| Selected extract |
===============

This is what Paul is saying. "Look, I step up to the plate, barely tip the ball and somehow Jesus arranges for me to get to home plate". In Gal.6:14, he says, "May I never boast except in the cross of our Lord Jesus Christ." In Col.1:18, "Jesus is the beginning and the firstborn from among the dead, so that in everything he might have the supremacy". Beloved, be a worshipper all day long. Offer everything you do, even the most mundane struggles and duties, to God in worship, He is worthy and you will be blessed if you do. It will give you enormous resources to prevail over the challenges you face.
May the miracle of grace humble us and at the same time fill us with great joy and hope. May his grace remind you that he doesn't love you because you are worthy. May his grace remind you that his love for you is a gift only to be received by grace. May his grace remind you that it doesn't stop with forgiveness but it also empowers us and enables us by his Spirit to live lives worthy of our calling and to make it to home base safely. Listen, no one can love you like Jesus. If you have not, believe in Jesus, trust in Him today. Worship Him and receive His grace today! .
FOOTNOTES
1 Especially see 1:1-6; 15:9-12 and 16:25-16. He begins his letter by defining the gospel as the hope of the Old Testament; he ends his letter stating that his gospel is now made manifest by the Scriptures, and in between (15:9-13) he constantly anchors his teaching in the Old Testament Scriptures. This is more than proof texting a point. In 15:9-13 he intentionally references a passage from each piece of the TANAK: The Torah (law), the Navim (prophets) and the Katurim (writings). The gospel of reconciling grace was the hope of the law of Abraham, the law of Moses, King David and Israel's hymn book.
2"The signs of a true apostle were performed among you with all perseverance, by signs, wonders and miracles." (2Cor.12:12). "At the hands of the apostles many signs and wonders were taking placeamong the people..." (Acts 5:12).

===============

| Study material |
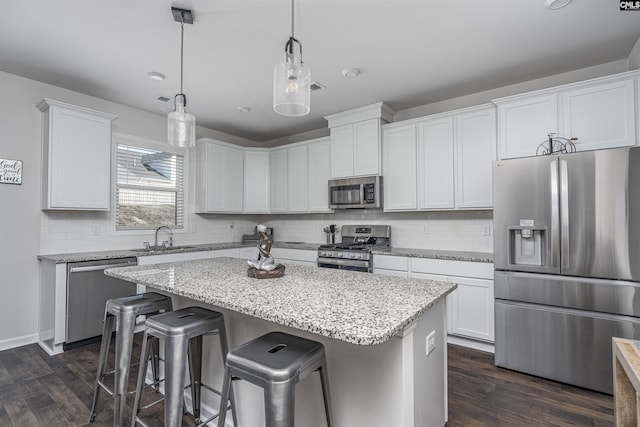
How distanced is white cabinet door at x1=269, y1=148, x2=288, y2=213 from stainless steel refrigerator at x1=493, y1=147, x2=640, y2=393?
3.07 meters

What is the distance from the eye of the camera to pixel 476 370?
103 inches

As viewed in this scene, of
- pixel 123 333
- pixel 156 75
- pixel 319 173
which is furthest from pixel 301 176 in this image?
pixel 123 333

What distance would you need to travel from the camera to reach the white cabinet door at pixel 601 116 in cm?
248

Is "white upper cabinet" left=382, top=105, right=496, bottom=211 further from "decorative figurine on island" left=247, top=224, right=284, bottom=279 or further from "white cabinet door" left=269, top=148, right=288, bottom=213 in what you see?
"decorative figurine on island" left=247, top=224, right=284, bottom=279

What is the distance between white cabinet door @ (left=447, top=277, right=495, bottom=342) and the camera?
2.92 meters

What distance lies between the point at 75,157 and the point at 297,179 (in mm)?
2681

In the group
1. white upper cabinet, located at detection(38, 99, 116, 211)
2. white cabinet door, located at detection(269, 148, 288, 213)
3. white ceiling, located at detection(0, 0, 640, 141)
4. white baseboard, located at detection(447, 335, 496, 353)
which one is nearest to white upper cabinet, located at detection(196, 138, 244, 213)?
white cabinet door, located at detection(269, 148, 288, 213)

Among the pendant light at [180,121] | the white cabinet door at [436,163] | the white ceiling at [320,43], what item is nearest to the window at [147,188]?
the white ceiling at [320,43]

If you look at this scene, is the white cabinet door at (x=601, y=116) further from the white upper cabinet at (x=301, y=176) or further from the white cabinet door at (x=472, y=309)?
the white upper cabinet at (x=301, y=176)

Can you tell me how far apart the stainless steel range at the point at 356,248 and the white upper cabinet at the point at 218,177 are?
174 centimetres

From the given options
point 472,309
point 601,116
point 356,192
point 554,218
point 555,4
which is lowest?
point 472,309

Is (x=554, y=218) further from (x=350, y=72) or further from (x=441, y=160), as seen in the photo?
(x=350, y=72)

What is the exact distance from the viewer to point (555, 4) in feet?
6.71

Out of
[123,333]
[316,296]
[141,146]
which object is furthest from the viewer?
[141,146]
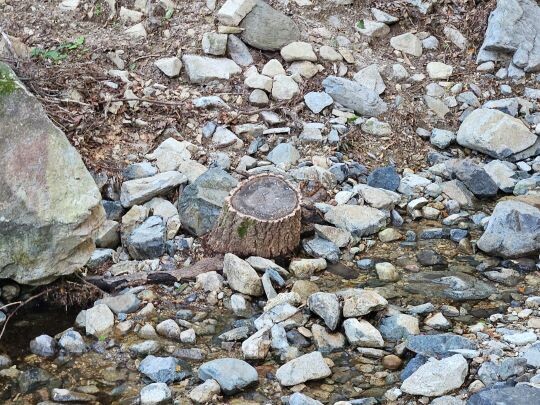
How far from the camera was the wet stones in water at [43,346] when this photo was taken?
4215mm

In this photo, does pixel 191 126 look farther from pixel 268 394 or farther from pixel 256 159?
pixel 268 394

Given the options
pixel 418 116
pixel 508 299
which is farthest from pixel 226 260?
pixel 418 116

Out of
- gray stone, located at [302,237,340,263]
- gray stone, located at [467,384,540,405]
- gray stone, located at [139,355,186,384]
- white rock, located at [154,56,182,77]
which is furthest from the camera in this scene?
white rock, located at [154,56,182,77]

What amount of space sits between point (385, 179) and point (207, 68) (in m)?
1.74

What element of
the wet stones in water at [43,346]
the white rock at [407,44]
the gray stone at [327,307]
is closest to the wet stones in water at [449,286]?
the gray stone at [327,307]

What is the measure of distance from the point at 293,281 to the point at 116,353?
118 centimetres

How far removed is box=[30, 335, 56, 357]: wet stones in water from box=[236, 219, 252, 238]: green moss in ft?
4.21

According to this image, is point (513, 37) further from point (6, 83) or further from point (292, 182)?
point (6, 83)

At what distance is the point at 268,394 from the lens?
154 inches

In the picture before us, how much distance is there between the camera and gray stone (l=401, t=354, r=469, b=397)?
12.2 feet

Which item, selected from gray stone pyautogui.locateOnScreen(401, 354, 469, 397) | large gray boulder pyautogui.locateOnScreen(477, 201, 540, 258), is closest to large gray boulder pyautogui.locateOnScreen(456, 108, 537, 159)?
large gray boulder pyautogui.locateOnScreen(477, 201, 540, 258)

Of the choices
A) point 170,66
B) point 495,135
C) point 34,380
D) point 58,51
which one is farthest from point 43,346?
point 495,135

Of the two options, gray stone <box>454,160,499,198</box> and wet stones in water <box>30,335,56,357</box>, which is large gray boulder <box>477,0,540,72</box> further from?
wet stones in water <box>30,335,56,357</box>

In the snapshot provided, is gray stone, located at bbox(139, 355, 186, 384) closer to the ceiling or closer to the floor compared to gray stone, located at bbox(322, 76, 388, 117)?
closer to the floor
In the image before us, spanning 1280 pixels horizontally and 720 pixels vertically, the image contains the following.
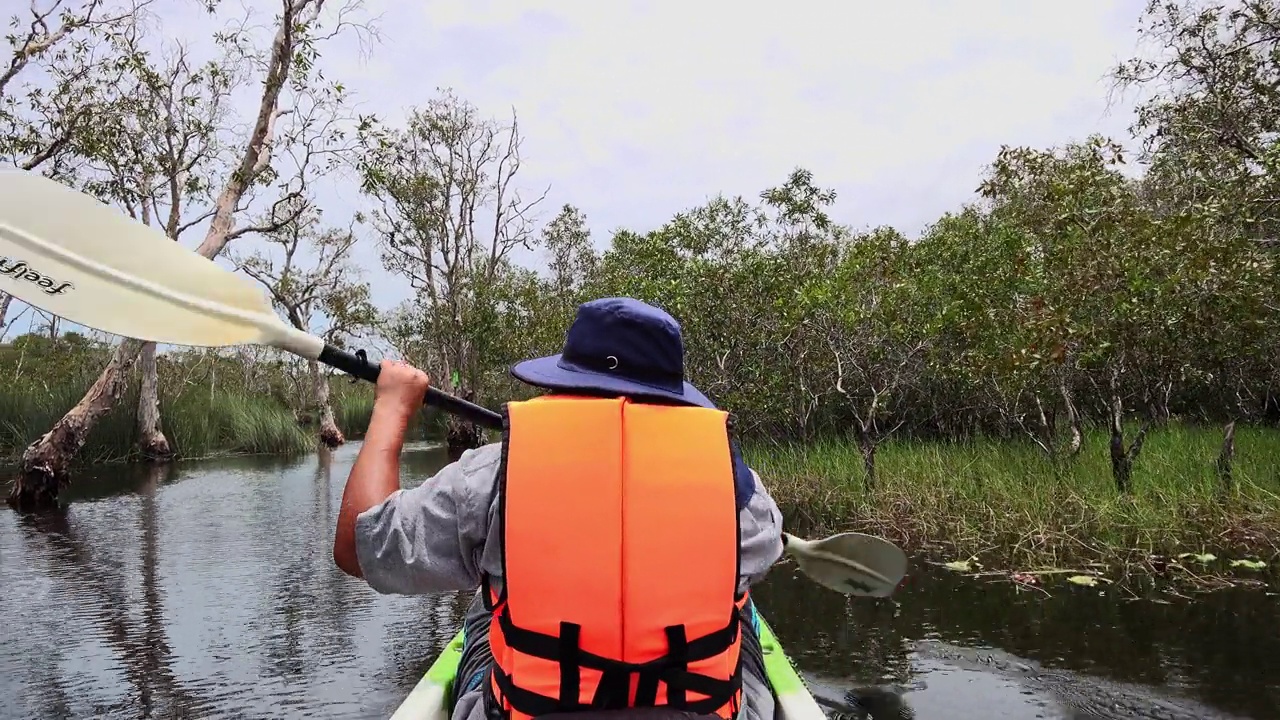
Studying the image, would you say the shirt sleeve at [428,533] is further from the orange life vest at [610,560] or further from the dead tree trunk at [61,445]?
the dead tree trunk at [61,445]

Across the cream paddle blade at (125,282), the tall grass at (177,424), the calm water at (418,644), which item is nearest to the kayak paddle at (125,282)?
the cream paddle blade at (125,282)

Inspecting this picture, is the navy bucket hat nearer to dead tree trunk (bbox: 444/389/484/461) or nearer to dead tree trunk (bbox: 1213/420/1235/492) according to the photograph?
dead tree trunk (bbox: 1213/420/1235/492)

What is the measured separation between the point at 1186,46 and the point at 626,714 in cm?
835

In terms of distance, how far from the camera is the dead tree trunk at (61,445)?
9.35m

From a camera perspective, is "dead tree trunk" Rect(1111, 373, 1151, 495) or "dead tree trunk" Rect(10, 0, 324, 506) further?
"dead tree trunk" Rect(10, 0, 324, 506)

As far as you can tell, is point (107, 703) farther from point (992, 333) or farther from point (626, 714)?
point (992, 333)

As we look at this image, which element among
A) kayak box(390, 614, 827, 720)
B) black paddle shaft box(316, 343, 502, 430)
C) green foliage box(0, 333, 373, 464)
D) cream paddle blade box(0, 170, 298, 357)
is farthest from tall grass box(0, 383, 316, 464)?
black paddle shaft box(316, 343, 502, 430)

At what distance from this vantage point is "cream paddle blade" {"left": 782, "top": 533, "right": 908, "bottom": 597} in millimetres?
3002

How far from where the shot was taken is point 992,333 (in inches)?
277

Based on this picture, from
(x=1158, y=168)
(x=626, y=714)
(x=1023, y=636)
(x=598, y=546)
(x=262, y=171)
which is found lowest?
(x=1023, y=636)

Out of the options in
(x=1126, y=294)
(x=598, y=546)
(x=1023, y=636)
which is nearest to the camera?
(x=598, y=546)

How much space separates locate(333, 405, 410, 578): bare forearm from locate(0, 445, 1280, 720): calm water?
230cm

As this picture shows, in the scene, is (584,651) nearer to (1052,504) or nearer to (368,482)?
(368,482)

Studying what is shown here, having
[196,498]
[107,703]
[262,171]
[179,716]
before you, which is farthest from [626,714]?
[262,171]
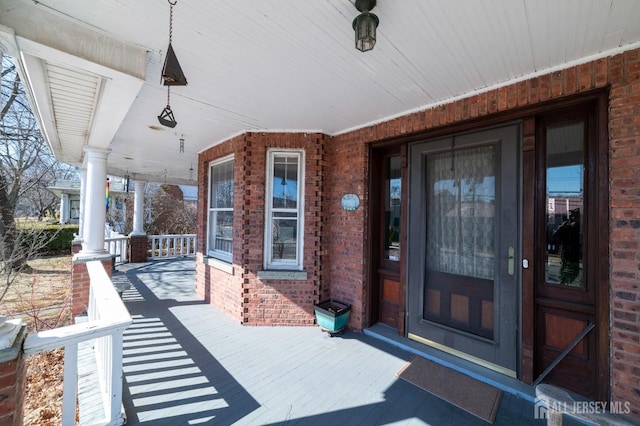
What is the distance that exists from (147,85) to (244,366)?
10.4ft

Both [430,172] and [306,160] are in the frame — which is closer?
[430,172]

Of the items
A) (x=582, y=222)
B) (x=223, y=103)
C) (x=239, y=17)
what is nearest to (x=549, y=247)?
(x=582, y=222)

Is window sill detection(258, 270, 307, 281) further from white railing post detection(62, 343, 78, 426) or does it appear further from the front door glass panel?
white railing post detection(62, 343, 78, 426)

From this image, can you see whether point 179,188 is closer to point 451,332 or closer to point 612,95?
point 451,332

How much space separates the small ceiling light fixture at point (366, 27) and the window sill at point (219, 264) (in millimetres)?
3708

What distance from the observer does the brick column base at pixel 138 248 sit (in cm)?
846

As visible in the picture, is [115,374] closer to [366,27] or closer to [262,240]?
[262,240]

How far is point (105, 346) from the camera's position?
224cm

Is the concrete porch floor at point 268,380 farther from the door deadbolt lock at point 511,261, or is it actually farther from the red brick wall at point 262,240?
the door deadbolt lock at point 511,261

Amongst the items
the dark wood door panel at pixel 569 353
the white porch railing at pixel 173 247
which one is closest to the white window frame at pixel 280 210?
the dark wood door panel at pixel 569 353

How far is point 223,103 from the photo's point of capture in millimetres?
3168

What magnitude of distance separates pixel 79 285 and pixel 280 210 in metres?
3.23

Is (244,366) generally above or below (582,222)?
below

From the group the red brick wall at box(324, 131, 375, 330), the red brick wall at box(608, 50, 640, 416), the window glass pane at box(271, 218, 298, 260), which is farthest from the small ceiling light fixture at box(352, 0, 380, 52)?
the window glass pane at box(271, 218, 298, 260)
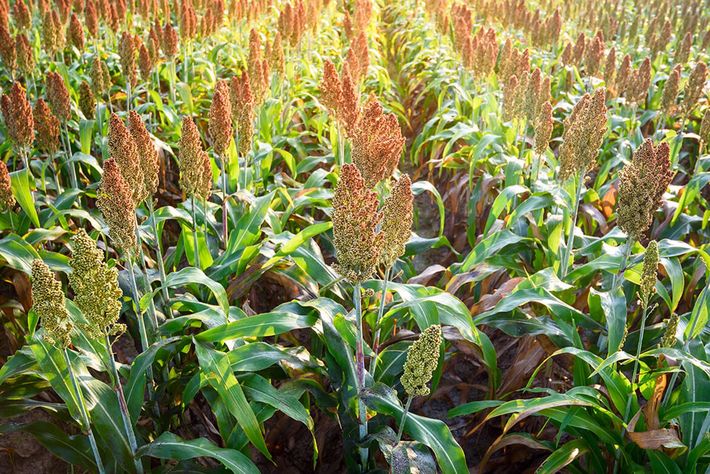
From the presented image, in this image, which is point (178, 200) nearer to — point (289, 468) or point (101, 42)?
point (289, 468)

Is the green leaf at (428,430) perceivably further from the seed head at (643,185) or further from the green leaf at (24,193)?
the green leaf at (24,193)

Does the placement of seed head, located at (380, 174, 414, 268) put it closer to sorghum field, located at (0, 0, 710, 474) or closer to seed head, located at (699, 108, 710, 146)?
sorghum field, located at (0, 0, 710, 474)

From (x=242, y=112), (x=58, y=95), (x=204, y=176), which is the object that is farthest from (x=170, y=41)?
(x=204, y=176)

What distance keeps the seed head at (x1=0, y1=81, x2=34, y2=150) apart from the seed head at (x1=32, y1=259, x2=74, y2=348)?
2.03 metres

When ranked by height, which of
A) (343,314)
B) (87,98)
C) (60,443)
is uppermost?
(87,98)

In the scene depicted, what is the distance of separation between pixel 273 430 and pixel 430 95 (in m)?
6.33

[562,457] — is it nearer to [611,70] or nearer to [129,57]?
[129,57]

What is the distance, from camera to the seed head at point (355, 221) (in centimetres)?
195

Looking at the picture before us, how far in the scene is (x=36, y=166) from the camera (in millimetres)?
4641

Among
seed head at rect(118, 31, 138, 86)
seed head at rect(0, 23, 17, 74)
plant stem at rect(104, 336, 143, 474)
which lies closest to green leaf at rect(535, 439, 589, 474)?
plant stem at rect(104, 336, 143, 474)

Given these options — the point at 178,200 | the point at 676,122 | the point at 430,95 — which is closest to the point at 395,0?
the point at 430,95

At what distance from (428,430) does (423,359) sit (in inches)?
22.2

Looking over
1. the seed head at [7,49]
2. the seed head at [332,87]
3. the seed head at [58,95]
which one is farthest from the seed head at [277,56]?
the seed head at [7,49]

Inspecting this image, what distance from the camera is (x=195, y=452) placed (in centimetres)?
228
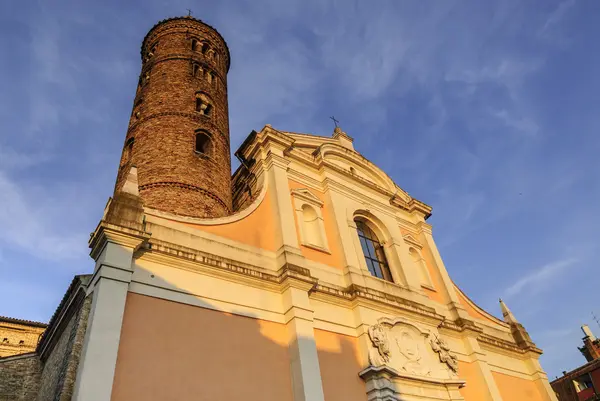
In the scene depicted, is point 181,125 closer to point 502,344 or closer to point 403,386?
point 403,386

===============

| What you will do |
Please quote the sermon excerpt above word for word, between "This is what" and "challenges you face.", inclusive.

| Exercise answer |
This is what Paul is saying. "Look, I step up to the plate, barely tip the ball and somehow Jesus arranges for me to get to home plate". In Gal.6:14, he says, "May I never boast except in the cross of our Lord Jesus Christ." In Col.1:18, "Jesus is the beginning and the firstborn from among the dead, so that in everything he might have the supremacy". Beloved, be a worshipper all day long. Offer everything you do, even the most mundane struggles and duties, to God in worship, He is worthy and you will be blessed if you do. It will give you enormous resources to prevail over the challenges you face.